> Extract to read
-- begin --

Ragan & Massey, Inc. v. Voluntary Purchasing Groups, Inc et al
MEMORANDUM OPINION AND ORDER DENYING AS MOOT DEFENDANT'S MOTION TO DISMISS UNDER RULE 12(b)(6) AS MOOT AND GRANTING DEFENDANT'S MOTION TO DISMISS UNDER RULE 12(b)(2) 19 MOTION to Dismiss Under Rules 12(b)(6) and 12(b)(2) and Brief in S upport MOTION to Dismiss Under Rules 12(b)(6) and 12(b)(2) and Brief in Support filed by Carl D. Bryan, Jim Bunch, Joe Seimer, Voluntary Purchasing Groups Inc, Wayne Holland, Wade Bowman. All claims against defendant Joe Siemer are hereby DISMISSED for lack of jurisdiction under Rule 12(b)(2). Signed by Judge Richard A. Schell on 9/28/2009. (baf, )

-- end --

> Data for this exercise

-- begin --

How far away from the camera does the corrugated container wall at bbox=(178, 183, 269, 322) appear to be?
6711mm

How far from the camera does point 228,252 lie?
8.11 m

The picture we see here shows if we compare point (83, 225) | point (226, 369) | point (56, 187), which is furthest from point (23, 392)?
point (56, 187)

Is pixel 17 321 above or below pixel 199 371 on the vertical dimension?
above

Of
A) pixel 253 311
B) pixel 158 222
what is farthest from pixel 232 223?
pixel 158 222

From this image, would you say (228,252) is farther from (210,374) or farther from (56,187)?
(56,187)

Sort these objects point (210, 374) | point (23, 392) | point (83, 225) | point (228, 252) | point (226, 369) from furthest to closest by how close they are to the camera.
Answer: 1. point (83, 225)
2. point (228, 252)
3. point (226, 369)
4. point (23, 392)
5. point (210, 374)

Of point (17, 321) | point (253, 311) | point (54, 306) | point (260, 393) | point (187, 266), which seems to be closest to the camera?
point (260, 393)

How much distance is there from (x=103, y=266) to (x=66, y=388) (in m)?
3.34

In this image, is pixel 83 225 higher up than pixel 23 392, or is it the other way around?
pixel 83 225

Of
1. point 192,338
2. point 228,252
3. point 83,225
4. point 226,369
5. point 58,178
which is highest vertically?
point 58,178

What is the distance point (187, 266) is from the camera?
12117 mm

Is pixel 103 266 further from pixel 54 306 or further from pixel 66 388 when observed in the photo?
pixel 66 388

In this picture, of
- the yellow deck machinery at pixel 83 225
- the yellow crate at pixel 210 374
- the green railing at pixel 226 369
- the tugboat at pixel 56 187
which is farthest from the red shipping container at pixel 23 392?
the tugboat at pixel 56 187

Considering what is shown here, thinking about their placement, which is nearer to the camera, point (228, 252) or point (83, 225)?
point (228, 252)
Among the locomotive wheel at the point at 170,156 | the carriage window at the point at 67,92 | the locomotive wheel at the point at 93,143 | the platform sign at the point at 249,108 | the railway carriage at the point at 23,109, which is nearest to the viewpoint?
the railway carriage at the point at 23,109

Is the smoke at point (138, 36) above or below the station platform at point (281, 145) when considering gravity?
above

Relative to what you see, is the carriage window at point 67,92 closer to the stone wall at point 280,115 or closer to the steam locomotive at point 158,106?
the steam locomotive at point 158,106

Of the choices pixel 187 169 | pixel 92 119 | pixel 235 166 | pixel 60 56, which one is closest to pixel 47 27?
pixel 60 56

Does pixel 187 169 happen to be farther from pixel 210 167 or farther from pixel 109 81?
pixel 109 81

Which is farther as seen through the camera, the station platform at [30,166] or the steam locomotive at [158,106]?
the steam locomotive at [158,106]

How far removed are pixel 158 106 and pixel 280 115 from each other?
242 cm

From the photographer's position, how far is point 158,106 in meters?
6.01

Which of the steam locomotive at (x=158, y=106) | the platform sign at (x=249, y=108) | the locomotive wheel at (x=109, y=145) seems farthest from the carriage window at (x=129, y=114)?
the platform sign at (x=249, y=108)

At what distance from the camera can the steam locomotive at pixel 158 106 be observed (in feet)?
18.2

-- end --

> What you need to do
1 > In the court order, which judge signed it, and on what date?
2 > Rewrite the entries starting at the line containing "How far removed" and ending at the last line of the entries, with "steam locomotive" replaced by "engine" and nothing else changed.

> Responses for each task
1 > Judge Richard A. Schell, on 9/28/2009.

2 >
How far removed are pixel 158 106 and pixel 280 115 from each other?
242 cm

From the photographer's position, how far is point 158,106 in meters?
6.01

Which of the engine at (x=158, y=106) | the platform sign at (x=249, y=108) | the locomotive wheel at (x=109, y=145) seems farthest from the carriage window at (x=129, y=114)?
the platform sign at (x=249, y=108)

At what distance from the camera can the engine at pixel 158 106 be observed (in feet)?
18.2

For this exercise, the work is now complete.